PRPG:

Forgotten Fad Restaurants

September 20, 2019

Fast food burger places, barbecue joints, and Chinese restaurants remain stalwarts on the American food scene, outlasting a lot of other types of eateries that have come…and mostly gone.

Fondue

While the notion of dipping pieces of bread, meat, and vegetables in hot oil or cheese and calling it a (very filling) meal dates back to 18th century Switzerland, it caught on in America in the late ‘60s and 1970s. Fondue became a major food fad, both as an in-home dinner party concept (if you got married in the ‘70s, you were probably gifted a fondue set) and as a restaurant theme. Couples or groups would get their own big pot of cheese and stick skewers of food into the bubbling cauldrons. Then, for dessert: cookies and cake dipped into melted chocolate fondue. (That doesn’t date back to the 1700s — chocolate fondue is purely American.) One of the biggest fondue restaurant chains, The Melting Pot, still operates about 100 locations, far less than it did at its peak in the mid-1980s.
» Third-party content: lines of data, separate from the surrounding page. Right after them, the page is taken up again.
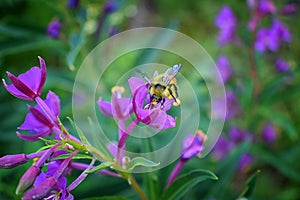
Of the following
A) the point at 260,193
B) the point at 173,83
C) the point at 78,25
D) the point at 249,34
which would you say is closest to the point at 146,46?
the point at 78,25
Pizza parlors with pipe organs

It seems an arbitrary and inexplicable combination, but in the ‘70s and ‘80s, every major city in the United States was home to at least one pizza parlors where a live musician played old-timey songs (or movie scores, or adapted rock tunes) on a gigantic pipe organ, many of them dating to the 1920s. (Plenty of these establishments salvaged their organs from old, disused silent movie theaters.) Essentially low-cost, easily repeatable dinner theater, “pizza and pipes” joints faded away by the mid-‘90s, replaced by another, more up to date kind of dinner theater: ones with singing animatronics, like Showbiz Pizza and Chuck E. Cheese.

Healthy frozen yogurt

It seems like every strip mall in the country today is home to a small, self-service, weight-and-pay frozen yogurt shop, but that’s the second wave of its popularity. Back in the ‘80s, thousands of frozen yogurt shops opened up across America, mimicking the ice cream shops of yore — customers went in, and a person behind the counter served them their ice cream. They exploded in popularity because in the health-conscious ‘80s, frozen yogurt was marketed as a healthy alternative to ice cream, because it had less fat. (It remained, however, just as sugary, and is also full of a lot more preservatives than most ice creams.) While there were plenty of mom-and-pop stores, but one chain dominated the fro-yo market: The Country’s Best Yogurt (TCBY). Once 2000-locations strong in the early ‘90s, there are now just a few hundred.